▶ Your objective
Your task is to extract every line from the material below exactly.

-------- Dataset excerpts --------

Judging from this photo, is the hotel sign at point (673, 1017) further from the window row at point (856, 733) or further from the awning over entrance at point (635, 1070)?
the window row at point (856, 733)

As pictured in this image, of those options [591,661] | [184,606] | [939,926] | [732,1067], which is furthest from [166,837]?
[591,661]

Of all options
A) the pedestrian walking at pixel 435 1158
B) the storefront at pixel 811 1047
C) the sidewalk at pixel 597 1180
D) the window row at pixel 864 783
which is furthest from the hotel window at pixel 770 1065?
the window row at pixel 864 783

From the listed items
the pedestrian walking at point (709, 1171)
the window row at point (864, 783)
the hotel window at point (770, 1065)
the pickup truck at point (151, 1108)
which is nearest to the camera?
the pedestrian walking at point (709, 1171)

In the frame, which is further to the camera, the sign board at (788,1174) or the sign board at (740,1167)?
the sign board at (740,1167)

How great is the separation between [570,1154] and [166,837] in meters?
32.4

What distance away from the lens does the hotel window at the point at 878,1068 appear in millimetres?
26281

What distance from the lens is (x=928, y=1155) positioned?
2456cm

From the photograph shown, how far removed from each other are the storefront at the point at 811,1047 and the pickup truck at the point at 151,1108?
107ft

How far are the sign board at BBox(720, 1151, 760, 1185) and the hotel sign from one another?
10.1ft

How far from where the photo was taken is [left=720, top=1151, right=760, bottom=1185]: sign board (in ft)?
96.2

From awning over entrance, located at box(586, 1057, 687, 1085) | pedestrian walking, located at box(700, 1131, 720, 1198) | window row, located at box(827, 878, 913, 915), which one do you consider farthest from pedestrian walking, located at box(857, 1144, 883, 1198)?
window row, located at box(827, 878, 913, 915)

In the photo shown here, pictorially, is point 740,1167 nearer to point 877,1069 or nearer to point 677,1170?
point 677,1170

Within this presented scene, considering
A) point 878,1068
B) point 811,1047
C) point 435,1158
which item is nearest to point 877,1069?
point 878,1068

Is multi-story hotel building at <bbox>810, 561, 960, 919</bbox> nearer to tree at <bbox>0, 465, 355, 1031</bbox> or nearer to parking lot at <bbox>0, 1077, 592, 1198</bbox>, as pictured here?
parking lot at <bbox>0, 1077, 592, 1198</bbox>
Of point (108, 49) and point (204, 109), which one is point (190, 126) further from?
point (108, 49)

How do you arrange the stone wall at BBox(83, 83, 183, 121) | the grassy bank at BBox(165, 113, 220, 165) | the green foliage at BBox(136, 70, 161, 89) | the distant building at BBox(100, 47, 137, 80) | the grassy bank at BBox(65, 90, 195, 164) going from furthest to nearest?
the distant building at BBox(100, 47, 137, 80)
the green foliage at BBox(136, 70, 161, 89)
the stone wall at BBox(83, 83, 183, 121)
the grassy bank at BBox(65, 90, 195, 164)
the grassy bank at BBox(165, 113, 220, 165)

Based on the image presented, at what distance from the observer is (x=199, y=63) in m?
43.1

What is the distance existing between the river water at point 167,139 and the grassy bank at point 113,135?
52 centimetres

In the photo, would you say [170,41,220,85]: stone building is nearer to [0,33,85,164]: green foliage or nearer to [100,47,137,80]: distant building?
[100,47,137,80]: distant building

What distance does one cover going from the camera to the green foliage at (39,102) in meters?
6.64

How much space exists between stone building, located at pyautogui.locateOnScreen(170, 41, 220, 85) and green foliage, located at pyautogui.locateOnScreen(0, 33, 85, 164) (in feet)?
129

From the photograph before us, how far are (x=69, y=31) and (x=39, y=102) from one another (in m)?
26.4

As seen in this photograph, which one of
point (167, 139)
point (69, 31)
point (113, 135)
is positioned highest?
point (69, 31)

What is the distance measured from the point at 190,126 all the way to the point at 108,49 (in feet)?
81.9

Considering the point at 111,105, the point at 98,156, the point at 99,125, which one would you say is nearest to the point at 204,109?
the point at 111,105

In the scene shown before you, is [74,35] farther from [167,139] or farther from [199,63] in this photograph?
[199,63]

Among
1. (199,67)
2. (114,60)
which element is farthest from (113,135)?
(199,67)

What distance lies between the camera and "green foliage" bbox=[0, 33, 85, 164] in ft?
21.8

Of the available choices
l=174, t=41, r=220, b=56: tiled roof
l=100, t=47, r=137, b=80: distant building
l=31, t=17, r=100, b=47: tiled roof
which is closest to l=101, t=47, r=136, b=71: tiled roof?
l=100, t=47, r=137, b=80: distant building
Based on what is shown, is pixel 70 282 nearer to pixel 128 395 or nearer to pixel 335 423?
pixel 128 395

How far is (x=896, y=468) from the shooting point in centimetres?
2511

--------

▶ Result of this exercise
Judging from this photo, is the hotel sign at point (673, 1017) further from the window row at point (856, 733) or further from the awning over entrance at point (635, 1070)?
the window row at point (856, 733)

As pictured in this image, of those options [591,661] | [184,606] | [939,926] | [732,1067], which is furthest from [166,837]?
[591,661]

Of all options
A) the pedestrian walking at pixel 435 1158
B) the storefront at pixel 811 1047
C) the sidewalk at pixel 597 1180
D) the window row at pixel 864 783
which is furthest from the hotel window at pixel 770 1065?
the window row at pixel 864 783

From the listed items
the pedestrian walking at point (709, 1171)
the window row at point (864, 783)
the hotel window at point (770, 1065)
the pickup truck at point (151, 1108)
which is nearest to the camera?
the pedestrian walking at point (709, 1171)

In the frame, which is further to the camera, the sign board at (788,1174) or the sign board at (740,1167)?
the sign board at (740,1167)

How great is the separation between [570,1154] and [166,837] in meters?
32.4

What distance away from the lens does the hotel window at the point at 878,1068 appear in millimetres?
26281

What distance from the lens is (x=928, y=1155) positioned?
2456cm

From the photograph shown, how far removed from each other are the storefront at the point at 811,1047 and the pickup truck at the point at 151,1108?
107ft

How far are the sign board at BBox(720, 1151, 760, 1185) and the hotel sign from one another?
10.1ft

How far from where the photo was taken is [left=720, top=1151, right=760, bottom=1185]: sign board (in ft)?
96.2

From awning over entrance, located at box(586, 1057, 687, 1085) | pedestrian walking, located at box(700, 1131, 720, 1198) | window row, located at box(827, 878, 913, 915), which one do you consider farthest from pedestrian walking, located at box(857, 1144, 883, 1198)?
window row, located at box(827, 878, 913, 915)

In the photo shown here, pictorially, is point 740,1167 nearer to point 877,1069 or nearer to point 677,1170?
point 677,1170

Within this presented scene, considering
A) point 878,1068
B) point 811,1047
C) point 435,1158
which item is nearest to point 877,1069?
point 878,1068

Is multi-story hotel building at <bbox>810, 561, 960, 919</bbox> nearer to tree at <bbox>0, 465, 355, 1031</bbox> or nearer to parking lot at <bbox>0, 1077, 592, 1198</bbox>, as pictured here?
parking lot at <bbox>0, 1077, 592, 1198</bbox>
Of point (108, 49) and point (204, 109), which one is point (190, 126) further from?
point (108, 49)

How do you arrange the stone wall at BBox(83, 83, 183, 121) | the grassy bank at BBox(165, 113, 220, 165) | the green foliage at BBox(136, 70, 161, 89) | the distant building at BBox(100, 47, 137, 80) | the grassy bank at BBox(65, 90, 195, 164) going from furthest to nearest?
the distant building at BBox(100, 47, 137, 80)
the green foliage at BBox(136, 70, 161, 89)
the stone wall at BBox(83, 83, 183, 121)
the grassy bank at BBox(65, 90, 195, 164)
the grassy bank at BBox(165, 113, 220, 165)

Based on the image presented, at what distance from the observer is (x=199, y=63) in m?
43.1

What is the distance existing between the river water at point 167,139 and the grassy bank at point 113,135?
52 centimetres

In the photo, would you say [170,41,220,85]: stone building is nearer to [0,33,85,164]: green foliage or nearer to [100,47,137,80]: distant building?
[100,47,137,80]: distant building

What distance does one cover going from the camera to the green foliage at (39,102) in meters?
6.64

How much space exists between stone building, located at pyautogui.locateOnScreen(170, 41, 220, 85) and green foliage, located at pyautogui.locateOnScreen(0, 33, 85, 164) (in feet)?
129

From the photograph before us, how far are (x=69, y=31) and (x=39, y=102) from one another (in m)?
26.4

As seen in this photograph, which one of
point (167, 139)
point (69, 31)
point (113, 135)
is positioned highest?
point (69, 31)

What is the distance measured from the point at 190,126 all the way to the point at 108,49 (in feet)?
81.9

Considering the point at 111,105, the point at 98,156, the point at 99,125, which one would you say is nearest to the point at 204,109?
the point at 111,105

In the scene shown before you, is [74,35] farther from [167,139] or farther from [199,63] in this photograph?
[199,63]

Among
1. (199,67)
2. (114,60)
which element is farthest from (113,135)?
(199,67)

What distance lies between the camera and "green foliage" bbox=[0, 33, 85, 164] in ft?
21.8

Of the available choices
l=174, t=41, r=220, b=56: tiled roof
l=100, t=47, r=137, b=80: distant building
l=31, t=17, r=100, b=47: tiled roof
which is closest to l=101, t=47, r=136, b=71: tiled roof?
l=100, t=47, r=137, b=80: distant building
Based on what is shown, is pixel 70 282 nearer to pixel 128 395 or nearer to pixel 335 423?
pixel 128 395

How far is (x=896, y=468) from the shooting point in centimetres?
2511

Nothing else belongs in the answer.